**What is asked**
- 1) In the article on money and shopping word problems, what quality of money problems lets a child see that something is wrong when a pencil is calculated to cost $450?
- 2) Reproduce the part of the article on money and shopping word problems starting with "Curriculum coverage: Money" and going on through "context, all operations.".
--- START OF Provided passage ---
Money and Shopping Word Problems: Using Real-World Context to Make Maths Click
Money problems appear in every year of HK primary maths — and real shopping experiences teach them more effectively than any textbook. Here's how to use them.

If you asked me to pick one context that could teach all of primary school arithmetic — addition, subtraction, multiplication, division, decimals, fractions, percentages, ratios — I'd say money and shopping without hesitation.
Money is the most universally understood real-world application of primary maths. Every child in Hong Kong knows what dollars and cents are. Every child has been to a supermarket or a wet market. The numbers are real, the operations are meaningful, and the consequences of getting the answer wrong are immediately understandable.
And yet most primary maths teaching treats money problems as a topic unit to be covered and moved on from, rather than as a golden thread that can run through every year of maths learning. Let me show you how to use it.
Why Money Problems Work So Well
Concreteness: "$15.50" is a more graspable number than "15.5 units." The dollar sign and the real-world reference anchor the decimal in meaning. Students who struggle to understand what 0.5 means quickly understand that $0.50 is 50 cents — half a dollar.
Immediate error detection: If your child calculates that a pencil costs $450, they immediately know something is wrong. Real-world plausibility checking is built in to money problems in a way that abstract maths problems don't provide.
Motivation: Children who are uninterested in abstract calculation are often engaged by "how much do I have left to save for that game?" Money has personal relevance that x + y does not.
Curriculum coverage: Money problems naturally cover addition, subtraction (change calculation), multiplication (buying multiple items), division (splitting costs), percentages (discounts, taxes), and ratios (price comparisons, value calculations). One context, all operations.
How Money Problems Progress Through the HK Curriculum
P1–P2: Basic operations with whole dollar amounts "You have $20. You buy a snack for $7. How much change do you get?" This is subtraction. The money context makes it concrete and checkable.
--- END OF Provided passage ---
--- START OF Excerpted data ---
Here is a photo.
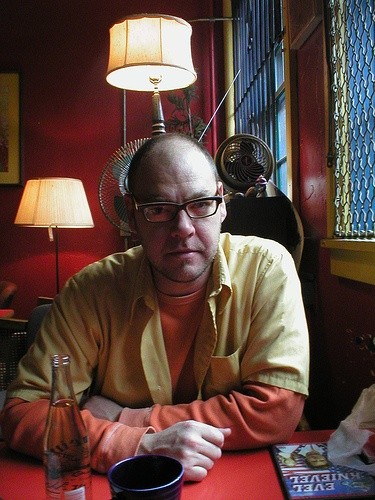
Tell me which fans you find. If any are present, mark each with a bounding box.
[215,133,274,191]
[98,137,149,236]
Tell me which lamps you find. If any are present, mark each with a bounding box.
[106,14,198,135]
[13,176,94,296]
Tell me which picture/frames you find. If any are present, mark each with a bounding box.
[1,73,22,187]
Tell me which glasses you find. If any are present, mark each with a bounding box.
[132,195,224,224]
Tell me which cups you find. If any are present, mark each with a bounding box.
[108,454,184,500]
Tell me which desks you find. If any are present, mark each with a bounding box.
[1,431,374,499]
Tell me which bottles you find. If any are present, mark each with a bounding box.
[42,353,91,500]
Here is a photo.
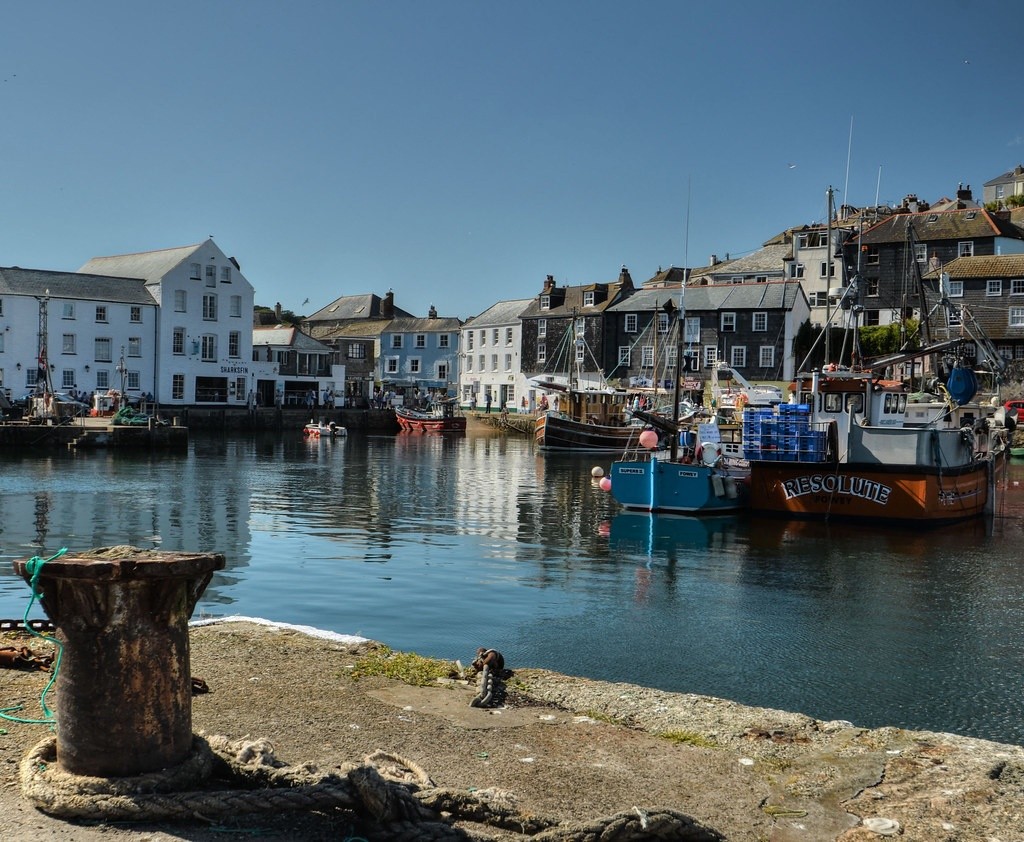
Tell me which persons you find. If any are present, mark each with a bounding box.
[540,393,547,411]
[554,396,559,410]
[323,389,335,410]
[376,390,393,409]
[142,392,153,400]
[634,396,640,408]
[485,393,492,413]
[520,396,525,414]
[72,384,95,402]
[627,394,633,407]
[425,391,432,403]
[248,389,254,407]
[306,389,316,412]
[417,389,423,407]
[470,394,475,412]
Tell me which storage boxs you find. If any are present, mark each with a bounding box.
[740,404,827,461]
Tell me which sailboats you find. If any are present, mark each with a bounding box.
[610,172,750,513]
[528,305,702,458]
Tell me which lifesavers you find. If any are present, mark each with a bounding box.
[696,442,721,468]
[451,423,459,429]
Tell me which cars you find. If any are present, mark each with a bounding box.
[1003,400,1024,423]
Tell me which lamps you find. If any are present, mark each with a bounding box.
[50,363,55,372]
[17,362,21,370]
[84,363,90,373]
--- END OF Excerpted data ---
**Answers to the exercise**
- 1) Immediate error detection

- 2)
Curriculum coverage: Money problems naturally cover addition, subtraction (change calculation), multiplication (buying multiple items), division (splitting costs), percentages (discounts, taxes), and ratios (price comparisons, value calculations). One context, all operations.